Written instruction
Retype, word for word, the lines in the items below, starting at the line that contains "How much distance" and ending at the line that contains "Within the picture". Include both of those lines.

Records for this exercise

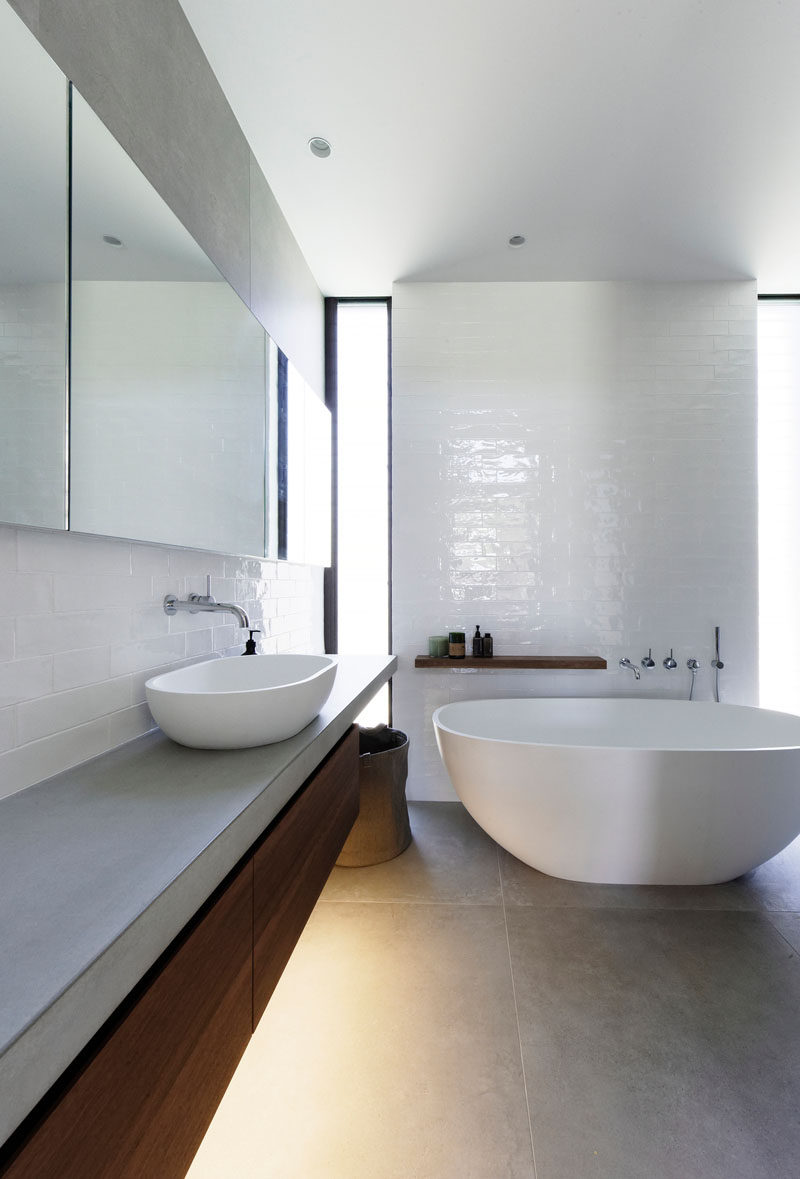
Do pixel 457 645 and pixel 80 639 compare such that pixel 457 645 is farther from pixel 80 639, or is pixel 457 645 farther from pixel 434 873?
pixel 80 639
==
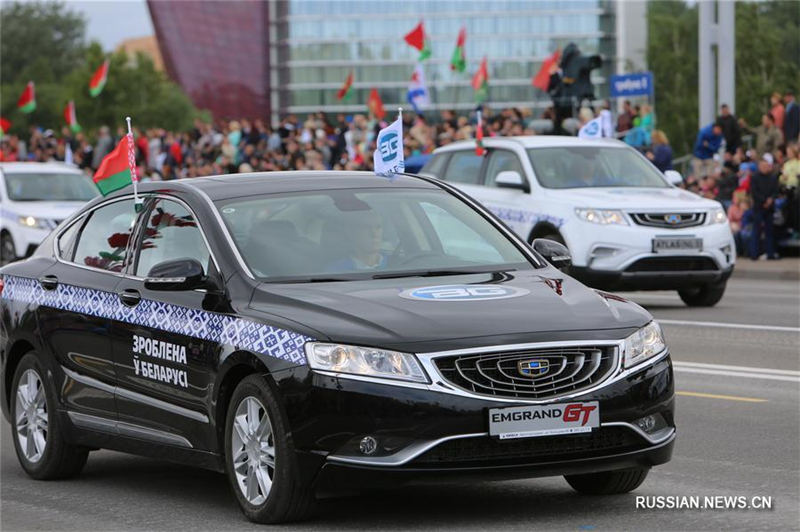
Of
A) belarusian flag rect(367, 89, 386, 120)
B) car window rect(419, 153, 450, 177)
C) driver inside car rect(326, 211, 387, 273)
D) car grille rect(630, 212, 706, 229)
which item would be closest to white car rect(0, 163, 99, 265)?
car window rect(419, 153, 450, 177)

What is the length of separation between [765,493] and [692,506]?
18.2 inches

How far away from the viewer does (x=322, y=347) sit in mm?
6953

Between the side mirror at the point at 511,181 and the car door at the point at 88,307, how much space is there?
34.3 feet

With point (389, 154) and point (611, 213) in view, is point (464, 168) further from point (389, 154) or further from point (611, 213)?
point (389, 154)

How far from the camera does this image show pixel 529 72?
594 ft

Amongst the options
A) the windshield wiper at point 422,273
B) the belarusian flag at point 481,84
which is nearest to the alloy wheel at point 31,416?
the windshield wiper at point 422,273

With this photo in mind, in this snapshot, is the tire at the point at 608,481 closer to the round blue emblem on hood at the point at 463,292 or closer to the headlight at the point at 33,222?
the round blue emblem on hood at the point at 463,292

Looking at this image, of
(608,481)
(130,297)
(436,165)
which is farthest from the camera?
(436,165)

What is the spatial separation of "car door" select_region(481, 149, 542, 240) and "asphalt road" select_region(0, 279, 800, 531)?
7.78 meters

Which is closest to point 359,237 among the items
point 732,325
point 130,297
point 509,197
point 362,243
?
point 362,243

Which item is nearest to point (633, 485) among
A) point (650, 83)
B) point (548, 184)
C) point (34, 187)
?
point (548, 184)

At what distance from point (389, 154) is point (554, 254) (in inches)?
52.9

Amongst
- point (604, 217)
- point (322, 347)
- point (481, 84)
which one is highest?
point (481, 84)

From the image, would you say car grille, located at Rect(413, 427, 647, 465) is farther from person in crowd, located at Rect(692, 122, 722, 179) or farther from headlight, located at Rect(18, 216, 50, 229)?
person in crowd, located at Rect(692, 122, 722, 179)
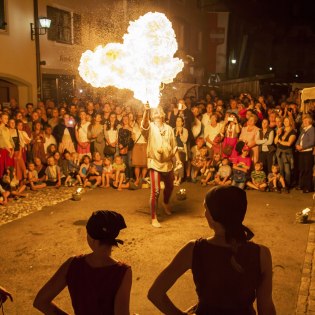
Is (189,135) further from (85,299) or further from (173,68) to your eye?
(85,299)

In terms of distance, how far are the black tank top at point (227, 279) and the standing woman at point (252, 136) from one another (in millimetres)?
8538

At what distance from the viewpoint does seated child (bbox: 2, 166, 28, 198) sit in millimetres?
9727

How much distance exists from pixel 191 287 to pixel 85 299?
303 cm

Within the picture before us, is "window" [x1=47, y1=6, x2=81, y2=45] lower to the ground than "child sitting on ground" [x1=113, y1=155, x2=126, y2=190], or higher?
--
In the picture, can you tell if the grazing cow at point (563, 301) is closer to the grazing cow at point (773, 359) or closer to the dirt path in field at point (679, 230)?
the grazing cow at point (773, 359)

Problem solution
How much distance exists from pixel 191 287 to pixel 85 299?
303 cm

Within the picture before us, is "window" [x1=47, y1=6, x2=81, y2=45] lower to the ground than "child sitting on ground" [x1=113, y1=155, x2=126, y2=190], or higher?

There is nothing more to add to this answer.